What is expected
Can you rewrite the rows below as a numbered list, leaving out the blank lines?

Exercise input
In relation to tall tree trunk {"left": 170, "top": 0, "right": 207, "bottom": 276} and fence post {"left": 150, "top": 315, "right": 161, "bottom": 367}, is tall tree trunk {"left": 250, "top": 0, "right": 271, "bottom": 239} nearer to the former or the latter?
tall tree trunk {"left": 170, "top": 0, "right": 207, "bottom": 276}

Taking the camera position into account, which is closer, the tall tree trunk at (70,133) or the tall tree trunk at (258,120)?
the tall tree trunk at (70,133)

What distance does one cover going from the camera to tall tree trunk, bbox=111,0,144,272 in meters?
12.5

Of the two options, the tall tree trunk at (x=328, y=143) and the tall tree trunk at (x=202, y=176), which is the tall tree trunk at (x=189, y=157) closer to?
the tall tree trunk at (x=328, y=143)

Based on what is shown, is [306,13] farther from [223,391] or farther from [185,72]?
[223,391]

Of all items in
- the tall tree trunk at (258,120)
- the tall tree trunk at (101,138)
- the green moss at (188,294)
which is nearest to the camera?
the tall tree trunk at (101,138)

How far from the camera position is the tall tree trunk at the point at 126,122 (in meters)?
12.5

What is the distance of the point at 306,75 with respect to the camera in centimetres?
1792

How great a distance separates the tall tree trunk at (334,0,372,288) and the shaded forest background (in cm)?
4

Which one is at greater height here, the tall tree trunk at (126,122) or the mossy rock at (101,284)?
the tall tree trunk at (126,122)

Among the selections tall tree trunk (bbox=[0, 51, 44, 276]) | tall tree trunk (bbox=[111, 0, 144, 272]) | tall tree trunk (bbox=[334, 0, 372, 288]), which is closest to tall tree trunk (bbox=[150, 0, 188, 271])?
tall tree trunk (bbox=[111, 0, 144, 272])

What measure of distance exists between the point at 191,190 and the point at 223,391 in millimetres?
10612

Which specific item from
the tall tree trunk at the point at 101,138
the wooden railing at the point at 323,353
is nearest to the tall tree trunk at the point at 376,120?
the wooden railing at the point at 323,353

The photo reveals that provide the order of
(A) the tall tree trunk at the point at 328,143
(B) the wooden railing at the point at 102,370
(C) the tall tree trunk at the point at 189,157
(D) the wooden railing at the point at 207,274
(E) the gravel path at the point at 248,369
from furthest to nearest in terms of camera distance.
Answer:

Exercise answer
1. In relation to tall tree trunk {"left": 170, "top": 0, "right": 207, "bottom": 276} and fence post {"left": 150, "top": 315, "right": 161, "bottom": 367}, is tall tree trunk {"left": 250, "top": 0, "right": 271, "bottom": 239} nearer to the former or the latter?
2. tall tree trunk {"left": 170, "top": 0, "right": 207, "bottom": 276}
3. Taking the camera position into account, which is closer, the tall tree trunk at (70,133) or the tall tree trunk at (258,120)?
4. the tall tree trunk at (70,133)
5. What distance does one cover going from the camera to tall tree trunk, bbox=111,0,144,272 in meters?
6. 12.5
7. Of the two options, the tall tree trunk at (x=328, y=143) and the tall tree trunk at (x=202, y=176), which is the tall tree trunk at (x=189, y=157) closer to?
8. the tall tree trunk at (x=328, y=143)
9. Based on what is shown, is [306,13] farther from [223,391] or farther from [185,72]?
10. [223,391]
11. Of all items in
12. - the tall tree trunk at (258,120)
13. - the tall tree trunk at (101,138)
14. - the green moss at (188,294)
15. which is nearest to the camera?
16. the tall tree trunk at (101,138)
17. How far from the camera position is the tall tree trunk at the point at 126,122 (in meters)?
18. 12.5
19. What is the distance of the point at 306,75 with respect to the camera in centimetres?
20. 1792
21. How great a distance separates the tall tree trunk at (334,0,372,288) and the shaded forest background (in cm)?
22. 4
23. Which one is at greater height here, the tall tree trunk at (126,122) or the mossy rock at (101,284)?
24. the tall tree trunk at (126,122)
25. Among the selections tall tree trunk (bbox=[0, 51, 44, 276]) | tall tree trunk (bbox=[111, 0, 144, 272]) | tall tree trunk (bbox=[334, 0, 372, 288]), which is closest to tall tree trunk (bbox=[150, 0, 188, 271])?
26. tall tree trunk (bbox=[111, 0, 144, 272])
27. What measure of distance exists between the point at 191,190 and the point at 223,391 in millimetres?
28. 10612
29. Which specific item from
30. the tall tree trunk at the point at 101,138
31. the wooden railing at the point at 323,353
32. is nearest to the tall tree trunk at the point at 376,120?
33. the wooden railing at the point at 323,353
34. The photo reveals that provide the order of
35. (A) the tall tree trunk at the point at 328,143
36. (B) the wooden railing at the point at 102,370
37. (C) the tall tree trunk at the point at 189,157
38. (D) the wooden railing at the point at 207,274
39. (E) the gravel path at the point at 248,369
40. from furthest to nearest in terms of camera distance.
41. Answer:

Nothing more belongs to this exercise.